The court in Medan on Sumatra Island, Indonesia, Tuesday, set a judicial precedent by sentencing an ethnic Chinese Buddhist to 18 months jail term for complaining about noise from a mosque’s call to prayer.
In what is the latest conviction under a controversial blasphemy law, Meiliana, 44, was found guilty of insulting Islam for asking her neighbourhood mosque to lower its sound system because it was too loud and “hurt” her ears.
Her lawyer said his client would appeal the ruling of the court.
There are some 800,000 mosques across the archipelago, with the five-times-a-day call to prayer heard everywhere in the biggest cities and smallest towns.
Tuesday’s verdict came amid fears that Indonesia’s moderate brand of Islam is coming under threat from increasingly influential radicals.
The court said the woman’s comments two years ago triggered riots that saw angry Muslim mobs ransack Buddhist temples.

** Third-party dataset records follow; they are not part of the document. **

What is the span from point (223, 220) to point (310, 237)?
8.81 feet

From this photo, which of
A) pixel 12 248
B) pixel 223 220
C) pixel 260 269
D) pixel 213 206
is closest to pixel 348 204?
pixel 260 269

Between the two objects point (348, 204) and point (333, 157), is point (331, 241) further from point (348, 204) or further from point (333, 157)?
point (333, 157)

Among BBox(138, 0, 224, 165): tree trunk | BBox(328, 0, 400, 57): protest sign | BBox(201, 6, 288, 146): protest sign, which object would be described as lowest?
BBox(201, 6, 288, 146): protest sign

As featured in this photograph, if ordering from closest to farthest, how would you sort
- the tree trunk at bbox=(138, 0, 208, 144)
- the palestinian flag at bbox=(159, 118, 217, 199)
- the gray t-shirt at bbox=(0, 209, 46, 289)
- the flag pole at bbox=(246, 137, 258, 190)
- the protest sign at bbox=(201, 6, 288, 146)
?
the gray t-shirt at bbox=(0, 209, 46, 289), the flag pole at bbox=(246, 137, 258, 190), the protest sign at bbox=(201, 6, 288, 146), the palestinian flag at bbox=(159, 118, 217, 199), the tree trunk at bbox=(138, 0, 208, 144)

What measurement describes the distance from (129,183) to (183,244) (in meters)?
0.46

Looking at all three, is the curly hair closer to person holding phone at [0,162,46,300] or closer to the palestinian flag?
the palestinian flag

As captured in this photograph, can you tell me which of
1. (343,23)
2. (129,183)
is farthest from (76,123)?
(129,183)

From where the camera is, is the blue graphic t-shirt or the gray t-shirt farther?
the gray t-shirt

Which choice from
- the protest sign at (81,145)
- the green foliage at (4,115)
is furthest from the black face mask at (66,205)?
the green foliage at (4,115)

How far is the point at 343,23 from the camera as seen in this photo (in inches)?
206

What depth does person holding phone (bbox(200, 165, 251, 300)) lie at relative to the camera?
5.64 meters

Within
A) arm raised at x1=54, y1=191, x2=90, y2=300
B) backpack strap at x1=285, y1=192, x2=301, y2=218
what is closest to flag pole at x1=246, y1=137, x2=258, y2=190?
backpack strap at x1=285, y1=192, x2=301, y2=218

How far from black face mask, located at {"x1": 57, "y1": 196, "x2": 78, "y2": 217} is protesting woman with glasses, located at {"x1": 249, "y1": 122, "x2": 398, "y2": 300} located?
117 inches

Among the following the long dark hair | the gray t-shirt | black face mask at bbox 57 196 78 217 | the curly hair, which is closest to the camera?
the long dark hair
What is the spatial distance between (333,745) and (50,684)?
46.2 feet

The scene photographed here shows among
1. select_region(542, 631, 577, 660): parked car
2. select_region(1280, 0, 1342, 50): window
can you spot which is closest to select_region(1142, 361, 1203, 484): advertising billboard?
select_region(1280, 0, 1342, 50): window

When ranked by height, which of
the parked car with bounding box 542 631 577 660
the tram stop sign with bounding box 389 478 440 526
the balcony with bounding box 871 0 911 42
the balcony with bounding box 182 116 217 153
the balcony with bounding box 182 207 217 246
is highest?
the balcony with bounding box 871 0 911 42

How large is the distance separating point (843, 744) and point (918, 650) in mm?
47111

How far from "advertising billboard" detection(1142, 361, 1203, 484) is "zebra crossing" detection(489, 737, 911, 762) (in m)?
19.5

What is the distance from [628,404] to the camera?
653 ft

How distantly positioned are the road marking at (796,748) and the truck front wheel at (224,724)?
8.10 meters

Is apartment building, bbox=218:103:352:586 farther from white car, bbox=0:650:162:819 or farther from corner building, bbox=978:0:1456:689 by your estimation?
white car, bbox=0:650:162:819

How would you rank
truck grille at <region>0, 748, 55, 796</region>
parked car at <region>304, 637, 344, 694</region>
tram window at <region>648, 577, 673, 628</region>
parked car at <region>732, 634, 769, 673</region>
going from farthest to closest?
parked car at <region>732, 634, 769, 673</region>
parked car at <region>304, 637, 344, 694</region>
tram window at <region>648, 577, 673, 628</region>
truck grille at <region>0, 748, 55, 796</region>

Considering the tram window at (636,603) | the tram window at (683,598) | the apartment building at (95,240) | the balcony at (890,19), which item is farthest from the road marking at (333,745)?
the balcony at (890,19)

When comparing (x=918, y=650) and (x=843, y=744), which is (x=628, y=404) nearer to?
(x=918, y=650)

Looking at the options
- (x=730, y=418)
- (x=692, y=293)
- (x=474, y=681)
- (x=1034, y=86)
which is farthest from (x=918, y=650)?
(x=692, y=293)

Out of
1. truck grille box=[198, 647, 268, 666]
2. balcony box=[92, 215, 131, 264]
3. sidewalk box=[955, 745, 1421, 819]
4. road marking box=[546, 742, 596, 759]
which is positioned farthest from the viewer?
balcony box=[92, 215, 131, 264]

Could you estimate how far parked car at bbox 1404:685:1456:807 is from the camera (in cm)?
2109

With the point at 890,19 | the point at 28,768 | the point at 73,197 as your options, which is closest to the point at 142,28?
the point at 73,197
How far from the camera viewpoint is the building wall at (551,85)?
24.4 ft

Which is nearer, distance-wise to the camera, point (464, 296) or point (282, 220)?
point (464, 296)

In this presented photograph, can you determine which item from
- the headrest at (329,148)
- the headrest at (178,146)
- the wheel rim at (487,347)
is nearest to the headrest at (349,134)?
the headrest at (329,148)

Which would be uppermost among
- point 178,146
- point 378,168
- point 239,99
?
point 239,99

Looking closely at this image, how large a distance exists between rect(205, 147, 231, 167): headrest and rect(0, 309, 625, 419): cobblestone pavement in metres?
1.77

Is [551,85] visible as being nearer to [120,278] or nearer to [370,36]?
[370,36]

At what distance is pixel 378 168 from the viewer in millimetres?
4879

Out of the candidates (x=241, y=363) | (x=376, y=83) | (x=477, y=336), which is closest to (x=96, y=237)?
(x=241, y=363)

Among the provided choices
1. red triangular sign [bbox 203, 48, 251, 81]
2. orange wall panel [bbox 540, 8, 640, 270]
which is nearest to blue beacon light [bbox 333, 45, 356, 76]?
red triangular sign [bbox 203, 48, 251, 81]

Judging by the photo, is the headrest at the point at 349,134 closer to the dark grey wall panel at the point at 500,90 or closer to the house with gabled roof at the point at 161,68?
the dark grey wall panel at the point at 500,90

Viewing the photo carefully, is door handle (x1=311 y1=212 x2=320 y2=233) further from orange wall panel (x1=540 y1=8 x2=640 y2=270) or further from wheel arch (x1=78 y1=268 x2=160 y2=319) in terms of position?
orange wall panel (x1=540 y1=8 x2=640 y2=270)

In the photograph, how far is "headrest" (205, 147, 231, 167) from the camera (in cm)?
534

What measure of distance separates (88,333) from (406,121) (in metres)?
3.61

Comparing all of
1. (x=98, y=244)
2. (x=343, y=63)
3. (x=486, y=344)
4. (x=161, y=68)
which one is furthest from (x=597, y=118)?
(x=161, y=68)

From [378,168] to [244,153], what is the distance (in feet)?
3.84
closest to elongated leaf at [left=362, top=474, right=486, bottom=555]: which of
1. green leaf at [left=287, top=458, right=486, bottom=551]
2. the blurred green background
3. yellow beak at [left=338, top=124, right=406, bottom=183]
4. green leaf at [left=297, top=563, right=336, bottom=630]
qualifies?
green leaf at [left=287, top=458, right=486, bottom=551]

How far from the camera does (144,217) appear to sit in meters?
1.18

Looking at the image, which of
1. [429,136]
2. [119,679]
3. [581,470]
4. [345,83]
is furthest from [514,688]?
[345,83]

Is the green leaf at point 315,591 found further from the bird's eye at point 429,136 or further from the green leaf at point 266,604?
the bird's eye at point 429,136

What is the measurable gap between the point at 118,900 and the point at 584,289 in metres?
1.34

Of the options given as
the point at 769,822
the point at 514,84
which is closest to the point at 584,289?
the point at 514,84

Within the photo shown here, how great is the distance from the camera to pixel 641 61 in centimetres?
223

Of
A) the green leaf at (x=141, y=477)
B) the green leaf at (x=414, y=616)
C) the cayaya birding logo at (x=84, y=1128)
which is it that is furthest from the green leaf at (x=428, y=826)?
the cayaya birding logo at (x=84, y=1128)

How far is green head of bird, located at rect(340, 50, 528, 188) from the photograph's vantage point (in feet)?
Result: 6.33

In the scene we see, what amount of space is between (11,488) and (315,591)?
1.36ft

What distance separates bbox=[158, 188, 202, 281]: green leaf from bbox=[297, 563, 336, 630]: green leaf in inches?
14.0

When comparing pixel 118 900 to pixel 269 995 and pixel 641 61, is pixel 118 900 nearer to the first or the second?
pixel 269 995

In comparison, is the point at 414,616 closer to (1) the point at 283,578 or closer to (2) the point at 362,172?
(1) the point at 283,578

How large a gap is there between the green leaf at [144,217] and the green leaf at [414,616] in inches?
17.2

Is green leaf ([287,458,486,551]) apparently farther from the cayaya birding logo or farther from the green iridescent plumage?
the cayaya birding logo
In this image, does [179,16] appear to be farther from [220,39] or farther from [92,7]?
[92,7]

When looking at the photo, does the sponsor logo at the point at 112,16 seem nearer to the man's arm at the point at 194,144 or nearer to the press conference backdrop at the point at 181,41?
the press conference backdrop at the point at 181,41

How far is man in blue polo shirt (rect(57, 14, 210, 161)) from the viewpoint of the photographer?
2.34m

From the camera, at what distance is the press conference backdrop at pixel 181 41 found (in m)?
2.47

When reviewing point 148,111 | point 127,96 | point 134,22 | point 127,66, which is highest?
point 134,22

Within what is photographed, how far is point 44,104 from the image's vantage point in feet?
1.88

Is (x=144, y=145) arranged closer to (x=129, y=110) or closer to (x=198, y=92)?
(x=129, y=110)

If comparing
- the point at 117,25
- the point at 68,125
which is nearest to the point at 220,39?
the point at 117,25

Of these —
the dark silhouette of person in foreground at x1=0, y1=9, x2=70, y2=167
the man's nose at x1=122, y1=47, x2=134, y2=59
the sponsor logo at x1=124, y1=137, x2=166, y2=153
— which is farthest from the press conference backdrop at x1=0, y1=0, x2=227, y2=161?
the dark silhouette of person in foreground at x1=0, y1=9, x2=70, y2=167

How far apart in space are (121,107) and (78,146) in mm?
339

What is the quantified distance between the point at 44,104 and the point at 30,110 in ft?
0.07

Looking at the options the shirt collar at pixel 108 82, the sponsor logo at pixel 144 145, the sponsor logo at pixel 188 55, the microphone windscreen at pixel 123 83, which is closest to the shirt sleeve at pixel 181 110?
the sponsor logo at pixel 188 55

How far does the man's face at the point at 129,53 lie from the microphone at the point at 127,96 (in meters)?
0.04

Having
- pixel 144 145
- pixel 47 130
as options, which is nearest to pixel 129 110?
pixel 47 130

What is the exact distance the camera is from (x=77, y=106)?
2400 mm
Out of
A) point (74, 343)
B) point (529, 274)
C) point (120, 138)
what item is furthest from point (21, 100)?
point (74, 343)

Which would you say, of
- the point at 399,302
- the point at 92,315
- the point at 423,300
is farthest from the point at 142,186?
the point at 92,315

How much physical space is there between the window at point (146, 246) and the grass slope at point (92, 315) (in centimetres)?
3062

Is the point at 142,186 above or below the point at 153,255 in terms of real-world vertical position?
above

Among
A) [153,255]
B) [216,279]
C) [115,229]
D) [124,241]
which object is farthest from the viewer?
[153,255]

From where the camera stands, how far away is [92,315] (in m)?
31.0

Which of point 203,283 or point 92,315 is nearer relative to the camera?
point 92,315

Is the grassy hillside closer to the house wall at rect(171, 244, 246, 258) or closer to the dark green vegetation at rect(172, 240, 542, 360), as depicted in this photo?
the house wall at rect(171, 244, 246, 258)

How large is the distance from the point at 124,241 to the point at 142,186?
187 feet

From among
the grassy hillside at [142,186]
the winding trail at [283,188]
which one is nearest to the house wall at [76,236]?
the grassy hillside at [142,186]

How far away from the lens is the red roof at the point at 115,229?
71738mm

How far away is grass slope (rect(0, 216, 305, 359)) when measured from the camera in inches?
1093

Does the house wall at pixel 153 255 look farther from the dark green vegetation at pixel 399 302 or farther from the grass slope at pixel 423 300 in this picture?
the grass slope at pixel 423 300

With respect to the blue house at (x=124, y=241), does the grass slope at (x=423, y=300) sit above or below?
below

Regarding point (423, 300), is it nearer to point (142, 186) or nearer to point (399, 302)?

Indonesia, which has the world’s biggest Muslim population, is officially pluralist with six major religions recognised, including Hinduism, Christianity and Buddhism. Freedom of expression is supposed to be guaranteed by law.
But criticising religion particularly Islam, which is followed by nearly 90 percent of Indonesia’s 260 million citizens can land offenders in jail.
Last year, Jakarta’s former governor the city’s first Christian leader of Chinese descent was sentenced to two years in jail for blasphemy.